Category Archives: art

Marisol @ Warhol

The Andy Warhol Museum is located at 117 Sandusky Street, Pittsburgh, PA 15212. Jessica Beck, the museum’s Milton Fine curator of art, has organized an amazing exhibition pairing Warhol and Marisol Escobar (1930-2016). The show is titled Marisol and Warhol Take New York.

It is a trip down memory lane, a story of two artists navigating the Pop Art world of NYC circa the 1960s. Marisol’s sculptures are an exquisite marriage between geometric wood blocks and proficient rendering skill. These three-dimensional portraits depict social values and popular culture tomes with whimsy and bold panache. I just love her work.

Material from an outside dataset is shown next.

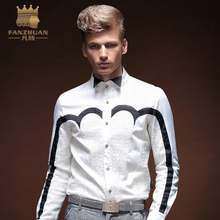 FANZHUAN Mens Long Sleeve Shirt Tail Dresses Shirts Men's Dresses Shirts Fashion Geometric Slim Lace White Wedding Shirts M-5XL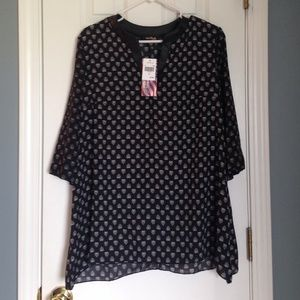 Heart Printed blouse. size  medium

My friend Joyce and her family took a trip there last weekend. On Saturday, October 23, 2021, Jessica Beck will lead a tour of the show, complete with art making and sketching activities from noon to 4:00 pm.

The exhibition continues through February 14, 2022. In April, it will travel to the Perez Art Museum, Miami FL. Contact the museum for more info – (412) 237-8300.

Kids & Keith

There is still time to visit the Fenimore Art Museum in Cooperstown, New York. The Keith Haring exhibit will be on display until October 11, 2021. Meanwhile, on the walls of Chittenango Middle School, my students’ artwork is currently on display. It took a lot of heavy-duty stickies to get them to stay up – the tile was not particularly cooperative.

Marketplace on James

Marketplace on James is a new store at 2802 James Street in the Eastwood section of Syracuse, New York, 13206. It is the former Tip a Few bar now transformed into an artisan gallery, a tattoo parlor and a food place.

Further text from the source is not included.